Fatoumata Diawara, artiste sans frontières
À l’affiche de plusieurs films, la Malienne Fatoumata Diawara est aussi une chanteuse reconnue. Rencontre à Ouagadougou.
Pour Fatoumata Diawara, qui n’a d’ailleurs jamais vraiment connu de période creuse au cours de sa carrière, les douze mois qui viennent de s’écouler furent bien remplis. Et on ne peut plus gratifiants. Deux longs-métrages – Timbuktu et Morbayassa – comme actrice, plusieurs musiques de film dont celle de Soleils, de Dani Kouyaté, toute une série de concerts avec le pianiste cubain Roberto Fonseca en attendant la sortie, le 21 avril, d’un enregistrement live réalisé lors du dernier festival de Marciac, et une chanson interprétée en prime time et en direct à la télévision française lors de la soirée des césars.
Rencontrée dans le jardin de sa maison dans les faubourgs de Ouagadougou, lors du Fespaco, Fatoumata Diawara était déjà en partance, cette fois pour un concert en Europe. Ce qu’elle regrettait un peu : elle aurait préféré rester quelques jours de plus dans la capitale burkinabè pour soutenir Abderrahmane Sissako, le réalisateur de Timbuktu, qui présentait pour la première fois son film en Afrique.
Parlant avec passion, de cette voix douce aux accents graves qu’on a du mal à imaginer si puissante sur scène, l’actrice-chanteuse raconte volontiers, sans retenue, un parcours d’artiste aux multiples talents. Ce n’est ni comme actrice ni comme chanteuse, explique-t-elle, qu’elle a commencé à s’exprimer, mais comme une enfant rebelle qui, à Abidjan, où elle vivait avec ses parents maliens, ne cessait de danser.
Réfractaire à l’école, elle venait à peine de fêter ses 10 ans quand sa mère décida de l’envoyer chez sa tante, à Bamako. Laquelle tante était comédienne et l’emmena avec elle sur les plateaux pour garder son petit cousin. À peine sortie de l’enfance, Diawara était dotée d’une telle personnalité qu’elle se fit remarquer par le réalisateur Adama Drabo, qui l’engagea pour jouer dans sa fable féministe Taafe Fanga…
Antigone
L’année suivante, on la retrouve, à 15 ans, en haut de l’affiche avec Sotigui Kouyaté et Salif Keita dans La Genèse, du cinéaste malien Cheick Oumar Sissoko. Et bientôt dans le très beau Sia. Le rêve du python, deuxième long-métrage de Dani Kouyaté. Depuis, elle n’a plus jamais arrêté le cinéma et le théâtre. À la fin des années 1990, elle joue dans Antigone, aux Bouffes du Nord (Paris), avant d’être engagée par la célèbre troupe de cirque de rue Royal de luxe, où elle reste six ans.

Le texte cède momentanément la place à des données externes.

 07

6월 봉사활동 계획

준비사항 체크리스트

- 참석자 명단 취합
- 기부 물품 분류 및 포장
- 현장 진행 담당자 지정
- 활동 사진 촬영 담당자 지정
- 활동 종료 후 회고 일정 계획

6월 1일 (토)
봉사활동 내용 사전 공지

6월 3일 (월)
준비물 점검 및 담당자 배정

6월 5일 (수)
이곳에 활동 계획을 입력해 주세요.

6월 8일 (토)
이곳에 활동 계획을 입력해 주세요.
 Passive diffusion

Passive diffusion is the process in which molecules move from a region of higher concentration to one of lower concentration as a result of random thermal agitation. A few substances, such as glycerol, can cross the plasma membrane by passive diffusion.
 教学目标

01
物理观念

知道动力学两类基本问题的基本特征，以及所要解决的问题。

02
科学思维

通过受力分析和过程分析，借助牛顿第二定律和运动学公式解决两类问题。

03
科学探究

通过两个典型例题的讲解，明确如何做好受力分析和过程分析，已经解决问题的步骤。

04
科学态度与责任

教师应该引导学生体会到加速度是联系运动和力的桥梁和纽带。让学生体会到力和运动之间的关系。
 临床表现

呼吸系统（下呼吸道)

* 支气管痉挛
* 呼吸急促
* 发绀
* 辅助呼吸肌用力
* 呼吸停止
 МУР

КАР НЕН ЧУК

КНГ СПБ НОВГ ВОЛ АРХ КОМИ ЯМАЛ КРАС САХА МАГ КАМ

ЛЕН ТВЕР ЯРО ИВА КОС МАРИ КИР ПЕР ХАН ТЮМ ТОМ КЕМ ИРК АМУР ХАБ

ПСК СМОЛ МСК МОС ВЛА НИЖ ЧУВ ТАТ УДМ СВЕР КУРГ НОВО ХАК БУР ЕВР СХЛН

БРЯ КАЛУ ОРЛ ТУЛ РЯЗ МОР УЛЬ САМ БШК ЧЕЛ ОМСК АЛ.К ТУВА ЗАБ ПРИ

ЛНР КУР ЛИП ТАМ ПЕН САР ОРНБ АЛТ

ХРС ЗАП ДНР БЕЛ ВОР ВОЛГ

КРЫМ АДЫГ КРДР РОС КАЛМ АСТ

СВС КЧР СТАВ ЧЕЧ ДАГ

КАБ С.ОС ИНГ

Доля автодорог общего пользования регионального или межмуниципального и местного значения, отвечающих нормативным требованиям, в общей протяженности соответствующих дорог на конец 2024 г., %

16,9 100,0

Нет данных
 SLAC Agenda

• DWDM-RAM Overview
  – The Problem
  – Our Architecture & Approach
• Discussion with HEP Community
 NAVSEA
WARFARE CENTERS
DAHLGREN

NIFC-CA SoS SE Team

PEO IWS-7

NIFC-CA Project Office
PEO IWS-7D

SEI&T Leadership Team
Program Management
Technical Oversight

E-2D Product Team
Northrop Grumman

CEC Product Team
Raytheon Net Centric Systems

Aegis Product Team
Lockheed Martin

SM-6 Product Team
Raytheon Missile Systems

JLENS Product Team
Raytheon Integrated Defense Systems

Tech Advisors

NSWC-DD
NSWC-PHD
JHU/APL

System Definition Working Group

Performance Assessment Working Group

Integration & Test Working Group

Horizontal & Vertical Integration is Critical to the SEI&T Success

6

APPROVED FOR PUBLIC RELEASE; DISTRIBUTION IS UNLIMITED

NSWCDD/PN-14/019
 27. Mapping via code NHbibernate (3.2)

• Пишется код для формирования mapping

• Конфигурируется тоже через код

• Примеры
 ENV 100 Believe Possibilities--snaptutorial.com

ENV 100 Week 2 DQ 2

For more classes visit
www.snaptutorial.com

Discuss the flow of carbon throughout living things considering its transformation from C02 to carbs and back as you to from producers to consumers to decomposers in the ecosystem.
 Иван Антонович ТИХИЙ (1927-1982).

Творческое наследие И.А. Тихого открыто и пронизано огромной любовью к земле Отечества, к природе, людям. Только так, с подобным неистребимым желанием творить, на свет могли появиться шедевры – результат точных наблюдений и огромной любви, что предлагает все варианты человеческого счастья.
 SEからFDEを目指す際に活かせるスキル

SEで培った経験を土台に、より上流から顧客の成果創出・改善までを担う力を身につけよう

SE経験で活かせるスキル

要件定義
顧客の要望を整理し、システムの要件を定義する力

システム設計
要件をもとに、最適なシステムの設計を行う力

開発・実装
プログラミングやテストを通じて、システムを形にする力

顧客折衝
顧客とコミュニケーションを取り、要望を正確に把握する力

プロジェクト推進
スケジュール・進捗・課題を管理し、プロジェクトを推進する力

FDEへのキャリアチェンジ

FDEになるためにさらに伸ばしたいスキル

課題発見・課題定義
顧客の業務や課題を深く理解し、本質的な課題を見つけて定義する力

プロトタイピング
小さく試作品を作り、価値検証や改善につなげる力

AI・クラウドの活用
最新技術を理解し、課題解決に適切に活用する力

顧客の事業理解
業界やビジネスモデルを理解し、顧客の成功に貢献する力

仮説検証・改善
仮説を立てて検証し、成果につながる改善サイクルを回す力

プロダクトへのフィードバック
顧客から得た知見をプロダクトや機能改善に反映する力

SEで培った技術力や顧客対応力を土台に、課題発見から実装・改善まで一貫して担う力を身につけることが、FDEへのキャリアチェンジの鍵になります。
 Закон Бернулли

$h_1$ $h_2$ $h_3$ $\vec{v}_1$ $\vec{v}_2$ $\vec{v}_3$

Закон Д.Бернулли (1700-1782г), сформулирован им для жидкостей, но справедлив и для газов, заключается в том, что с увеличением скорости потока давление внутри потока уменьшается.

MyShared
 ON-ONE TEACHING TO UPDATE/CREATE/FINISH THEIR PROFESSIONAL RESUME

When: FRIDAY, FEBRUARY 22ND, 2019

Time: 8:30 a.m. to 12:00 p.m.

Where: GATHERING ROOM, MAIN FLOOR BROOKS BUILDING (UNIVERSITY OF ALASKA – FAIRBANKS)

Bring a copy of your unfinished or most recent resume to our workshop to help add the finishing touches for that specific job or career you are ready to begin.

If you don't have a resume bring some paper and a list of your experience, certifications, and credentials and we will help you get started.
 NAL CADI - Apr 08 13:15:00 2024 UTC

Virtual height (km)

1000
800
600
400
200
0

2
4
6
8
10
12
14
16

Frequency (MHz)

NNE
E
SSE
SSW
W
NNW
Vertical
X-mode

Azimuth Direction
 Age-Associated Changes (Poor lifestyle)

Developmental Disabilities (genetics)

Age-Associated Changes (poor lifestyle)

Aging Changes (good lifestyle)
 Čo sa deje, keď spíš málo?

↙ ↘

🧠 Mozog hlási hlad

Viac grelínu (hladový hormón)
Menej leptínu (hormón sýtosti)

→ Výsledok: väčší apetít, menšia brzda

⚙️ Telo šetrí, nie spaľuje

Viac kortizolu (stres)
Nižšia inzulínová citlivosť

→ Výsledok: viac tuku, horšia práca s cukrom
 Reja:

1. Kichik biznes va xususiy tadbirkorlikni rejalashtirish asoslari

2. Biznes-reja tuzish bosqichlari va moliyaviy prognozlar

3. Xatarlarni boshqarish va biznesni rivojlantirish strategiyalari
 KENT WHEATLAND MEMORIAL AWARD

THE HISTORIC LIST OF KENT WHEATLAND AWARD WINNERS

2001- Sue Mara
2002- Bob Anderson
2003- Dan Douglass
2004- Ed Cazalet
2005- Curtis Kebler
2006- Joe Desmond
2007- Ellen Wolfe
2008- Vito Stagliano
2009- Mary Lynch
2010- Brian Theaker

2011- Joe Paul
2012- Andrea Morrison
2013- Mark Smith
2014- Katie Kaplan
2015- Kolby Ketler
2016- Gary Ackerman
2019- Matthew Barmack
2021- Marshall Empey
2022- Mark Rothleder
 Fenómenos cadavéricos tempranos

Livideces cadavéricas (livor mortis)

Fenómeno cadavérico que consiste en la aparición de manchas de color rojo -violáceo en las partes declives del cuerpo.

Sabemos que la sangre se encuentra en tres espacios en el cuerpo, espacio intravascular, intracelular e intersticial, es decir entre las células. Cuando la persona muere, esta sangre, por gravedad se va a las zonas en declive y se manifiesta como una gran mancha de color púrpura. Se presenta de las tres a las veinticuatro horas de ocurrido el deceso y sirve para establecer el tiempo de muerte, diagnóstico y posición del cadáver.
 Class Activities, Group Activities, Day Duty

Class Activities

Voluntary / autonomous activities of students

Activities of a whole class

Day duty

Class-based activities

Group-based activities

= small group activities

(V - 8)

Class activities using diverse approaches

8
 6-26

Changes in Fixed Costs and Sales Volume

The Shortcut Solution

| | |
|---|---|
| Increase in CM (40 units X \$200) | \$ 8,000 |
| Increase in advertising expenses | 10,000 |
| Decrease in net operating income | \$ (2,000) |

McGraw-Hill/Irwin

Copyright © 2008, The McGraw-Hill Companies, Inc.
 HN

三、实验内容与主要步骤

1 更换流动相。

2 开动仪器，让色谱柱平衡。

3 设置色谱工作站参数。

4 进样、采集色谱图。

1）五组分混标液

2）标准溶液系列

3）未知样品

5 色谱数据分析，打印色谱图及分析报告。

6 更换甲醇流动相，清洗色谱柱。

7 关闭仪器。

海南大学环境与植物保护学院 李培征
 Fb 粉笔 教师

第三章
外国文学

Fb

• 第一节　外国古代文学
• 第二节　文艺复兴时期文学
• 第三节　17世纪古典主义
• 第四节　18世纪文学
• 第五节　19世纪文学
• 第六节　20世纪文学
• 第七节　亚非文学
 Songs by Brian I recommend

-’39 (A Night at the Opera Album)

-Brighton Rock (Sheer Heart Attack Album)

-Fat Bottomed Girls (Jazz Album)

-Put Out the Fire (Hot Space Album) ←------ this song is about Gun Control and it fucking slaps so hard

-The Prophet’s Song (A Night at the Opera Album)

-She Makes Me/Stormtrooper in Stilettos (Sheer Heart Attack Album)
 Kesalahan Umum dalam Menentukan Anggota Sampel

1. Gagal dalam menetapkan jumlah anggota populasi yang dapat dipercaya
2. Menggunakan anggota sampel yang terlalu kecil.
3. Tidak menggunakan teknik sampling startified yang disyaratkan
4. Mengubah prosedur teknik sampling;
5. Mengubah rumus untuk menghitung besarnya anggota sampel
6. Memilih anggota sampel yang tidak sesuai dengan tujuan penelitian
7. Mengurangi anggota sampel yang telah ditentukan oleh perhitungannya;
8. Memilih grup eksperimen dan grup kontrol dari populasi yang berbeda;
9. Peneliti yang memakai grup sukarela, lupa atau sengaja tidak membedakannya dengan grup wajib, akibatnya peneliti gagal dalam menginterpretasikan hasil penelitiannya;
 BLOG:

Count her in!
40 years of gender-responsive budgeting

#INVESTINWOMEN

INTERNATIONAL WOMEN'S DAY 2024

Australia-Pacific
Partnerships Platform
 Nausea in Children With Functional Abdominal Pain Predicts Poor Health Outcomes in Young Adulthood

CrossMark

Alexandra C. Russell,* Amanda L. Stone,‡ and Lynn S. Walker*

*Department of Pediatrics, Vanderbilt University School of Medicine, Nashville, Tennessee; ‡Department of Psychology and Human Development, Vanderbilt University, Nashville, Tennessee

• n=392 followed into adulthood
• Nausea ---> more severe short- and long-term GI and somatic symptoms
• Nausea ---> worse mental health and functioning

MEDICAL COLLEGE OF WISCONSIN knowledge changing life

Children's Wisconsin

Pour communiquer avec sa grande soeur décédée, elle créé des sons qui accompagnent ses larmes.
Puis elle sera la sorcière dans la comédie musicale Kirikou et Karaba. Et la musique ? Là encore, tout vient de l’enfance, de ce moment terrible où elle perd sa soeur aînée Awa, qu’elle considérait comme sa jumelle, morte subitement à l’âge de 7 ans. Pour combler le manque et continuer de communiquer avec sa soeur, elle crée des sons et chante des mots qui accompagneront ses larmes. Plus jamais elle ne cessera.
Jusqu’à le faire de façon professionnelle pour Antigone, puis pour un spectacle de Royal de luxe, qui lui donne l’occasion de composer et d’interpréter en public son premier titre. Les spectateurs ne comprennent pas les paroles en bambara, la seule langue dans laquelle elle veut chanter, mais disent qu’ils ont entendu son âme… Comédienne reconnue, auteur-compositeur-interprète qui remplit les salles et inspire des pointures comme Dee Dee Bridgewater, Herbie Hancock ou, aujourd’hui, Roberto Fonseca, la superbe Fatoumata Diawara vit, ainsi qu’elle le dit, "comme un oiseau".
Son mari à Ouagadougou, sa famille au Mali, son travail en Europe ou ailleurs, elle a parfois l’impression de partager son existence "avec son téléphone". Heureusement, elle compose volontiers en voyage, utilisant les bruits des avions et des trains pour imaginer ses mélodies.